Extract provided =
Sunday, October 19, 2008

Moose's Tale

Well, I have acquired for myself a fine young Labrador Retriever. He is a very good boy named Moose, and I adopted him from the Plano Animal Shelter.

One day I just got a jones for my very own man's best friend, and I determined that I would have one before the day was out. Well, by the end of the day I had picked out my friend, but I had to leave him at the shelter with the fear of someone else adopting him, because I needed to get my apartment set up for him with kennel and food bowls, etc.



Moose is yellow and beautiful. He is one year old, and although he has Lab-like energy springing from an inner fountain of eternal youth, he contains himself much better than some Labs I have known, even including my favorite childhood dog, Maggie Blanchard. Although he tugs at his leash, he has yet to drag my flailing body down the sidewalk, sacrificing my flesh in his pursuit of any one of a plethora of neighborhood squirrels (yes, Maggie did that). We are trying to learn many things, starting with the basic commands ("sit") and moving up through the sophisticated lessons of Caesar Millan (whose lessons are mostly for the human regarding dog psychology). He is trying hard to be good in between urges to eat trash or cat litter or to pee on the carpet. I had to teach him how to go up and down the stairs to my apartment, but he's got it down now.

Yes, I said apartment. Now my 704-square-foot one-bedroom is shared between me, Moose, and Coconut the Cat. No, they're not friends yet. Yes, I am aware that keeping a Lab in an apartment is a very strange decision, but I felt certain that my activity level would justify it. I started out taking Moose on two 30- to 45-minute walks each day, until the vet told me to cool it. I myself am guilty of that fountain of undying energy from time to time, so Moose and I make a good pair.

You see, Moose is actually heartworm positive. :( This means that he has been bitten by a mosquito carrying the heartworms. I don't know how long he has been infected. The shelter found him as a stray, and estimated his age at 1 year. I have no idea why he was stray: did he run away? Was he let loose on purpose? Did something happen to his owner? How long did he live the stray life? I don't know. All I know is that no one came to look for him once the shelter picked him up, and so eventually he went on the market for adoption. Heartworms can discourage people from adopting, but the animal shelter pays for the procedure to be done on animals who are adopted once they have stayed with their new owners for at least two weeks and gotten all acclimated. Moose will have the procedure in approximately three weeks. The shelter workers told me that I'll have to keep him absolutely as quiet as possible for 1 month after the procedure, but what the vet told me is that I should really try to keep him as quiet as possible from now (before the procedure) until one month after the surgery! Consequently, Moose is feeling a little stir crazy these days ... he doesn't know I'm trying to save his heart from permanent damage resulting in death!

Work request A =
In the blog post about adopting Moose, from which shelter did the writer adopt him?
Work request B =
Carry on the blog post about Moose the Labrador, starting right after its final sentence.

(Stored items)
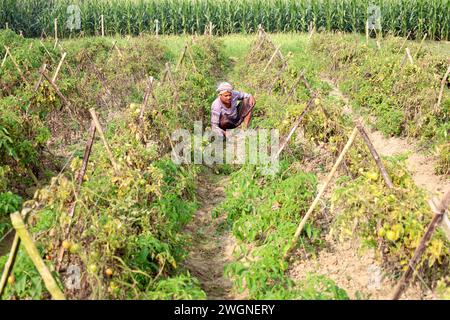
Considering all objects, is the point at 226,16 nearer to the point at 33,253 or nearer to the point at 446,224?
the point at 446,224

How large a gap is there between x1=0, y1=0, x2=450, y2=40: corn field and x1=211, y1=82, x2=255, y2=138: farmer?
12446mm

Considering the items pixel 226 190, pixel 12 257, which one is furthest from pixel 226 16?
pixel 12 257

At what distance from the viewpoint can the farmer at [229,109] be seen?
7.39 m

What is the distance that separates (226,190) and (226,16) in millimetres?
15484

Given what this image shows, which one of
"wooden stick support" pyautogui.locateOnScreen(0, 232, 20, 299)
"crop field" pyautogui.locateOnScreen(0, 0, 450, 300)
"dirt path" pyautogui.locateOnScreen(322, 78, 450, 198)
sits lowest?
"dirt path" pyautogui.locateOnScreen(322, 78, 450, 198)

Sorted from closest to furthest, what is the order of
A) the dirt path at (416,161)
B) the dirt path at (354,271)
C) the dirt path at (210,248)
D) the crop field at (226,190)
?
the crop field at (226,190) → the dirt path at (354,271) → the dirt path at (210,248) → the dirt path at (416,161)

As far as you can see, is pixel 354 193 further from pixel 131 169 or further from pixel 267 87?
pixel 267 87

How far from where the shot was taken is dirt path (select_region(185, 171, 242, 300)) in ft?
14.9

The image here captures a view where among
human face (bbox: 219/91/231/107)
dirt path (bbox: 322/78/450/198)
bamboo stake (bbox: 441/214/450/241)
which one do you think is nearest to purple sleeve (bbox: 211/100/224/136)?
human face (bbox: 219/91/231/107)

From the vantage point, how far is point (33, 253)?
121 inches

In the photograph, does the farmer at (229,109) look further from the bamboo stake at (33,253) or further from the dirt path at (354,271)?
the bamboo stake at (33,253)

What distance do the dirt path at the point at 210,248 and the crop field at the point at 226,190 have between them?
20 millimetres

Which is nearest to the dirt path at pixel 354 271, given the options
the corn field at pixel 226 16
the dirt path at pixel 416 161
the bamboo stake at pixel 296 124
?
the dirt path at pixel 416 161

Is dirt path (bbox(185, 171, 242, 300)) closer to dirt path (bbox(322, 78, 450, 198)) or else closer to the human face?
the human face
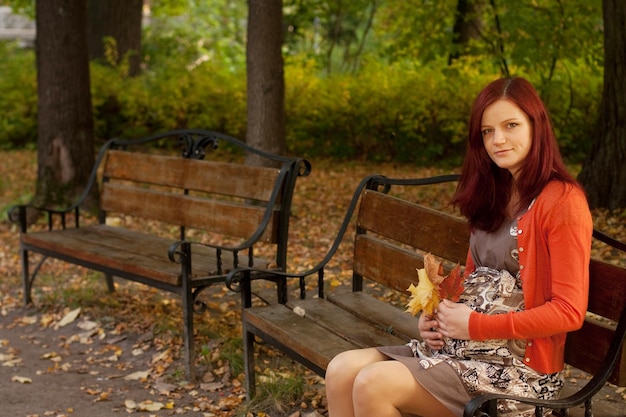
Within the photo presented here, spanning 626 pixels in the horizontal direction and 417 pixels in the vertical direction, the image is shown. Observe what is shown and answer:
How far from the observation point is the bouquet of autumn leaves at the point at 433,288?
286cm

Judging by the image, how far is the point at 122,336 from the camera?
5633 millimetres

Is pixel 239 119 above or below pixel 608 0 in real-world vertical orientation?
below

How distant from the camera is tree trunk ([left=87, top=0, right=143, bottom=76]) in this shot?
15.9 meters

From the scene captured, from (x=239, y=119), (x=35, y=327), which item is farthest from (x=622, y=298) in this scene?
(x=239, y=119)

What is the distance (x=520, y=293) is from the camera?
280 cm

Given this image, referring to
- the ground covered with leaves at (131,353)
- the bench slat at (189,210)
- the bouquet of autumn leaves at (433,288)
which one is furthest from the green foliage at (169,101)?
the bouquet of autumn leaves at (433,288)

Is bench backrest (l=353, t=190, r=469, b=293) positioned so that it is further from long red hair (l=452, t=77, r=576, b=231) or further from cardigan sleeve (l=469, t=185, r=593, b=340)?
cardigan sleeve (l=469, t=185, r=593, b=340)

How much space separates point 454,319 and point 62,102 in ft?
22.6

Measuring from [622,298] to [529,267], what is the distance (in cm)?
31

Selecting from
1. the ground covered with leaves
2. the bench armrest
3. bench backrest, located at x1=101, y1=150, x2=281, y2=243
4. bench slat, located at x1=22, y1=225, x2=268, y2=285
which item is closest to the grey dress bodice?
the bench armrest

Exercise output A =
The Plano Animal Shelter.

Exercise output B =
When we went to the vet last week, Moose almost turned himself inside out trying to befriend every person and animal he met. He had two ear infections as well as one other issue (too personal to mention here) that we received prescriptions for. The vet told me he has allergies and needs to take Benadryl twice a day! Otherwise, Moose is an incredibly beautiful and healthy dog. People stop and comment on his appearance all the time. He is gorgeous, and his temperament is heart-warmingly wonderful.

Soon I will take him for play dates with other dogs, but right now I have to keep him out of overly-exciting situations, per doctor's orders. After the next couple of months go by, Moosey and I will be running together every day. :) And Coconut... well... My Precious will one day appreciate the company, she just takes awhile to accept change. She and I have a lot in common that way.

Obligatory Political Statements

So, I'm guessing you're tired of hearing about the pre-election activities, unless you have been a genius and kept your nose out of the news entirely. You'd have to be more than a genius, I think you'd have to be a superhero with powers of avoidance and invisibility (so no one could rope you into a discussion about things).

I know the big talks revolve around the economy and the whole energy crisis, as well as health care and such. The brutal battles are endless. The jargon is absurd. John Stossel (sp?) is pretty much the only person I've seen on television to successfully cut through the crap and reveal the empty promises of both candidates, making a striking comparison with their claims and the claims of the last several Presidents: they all want to promise the same things, and they're still not delivering results. Interesting. Janet of course would understand that the President wields very limited power and that most of it is about the Senate and the House. :)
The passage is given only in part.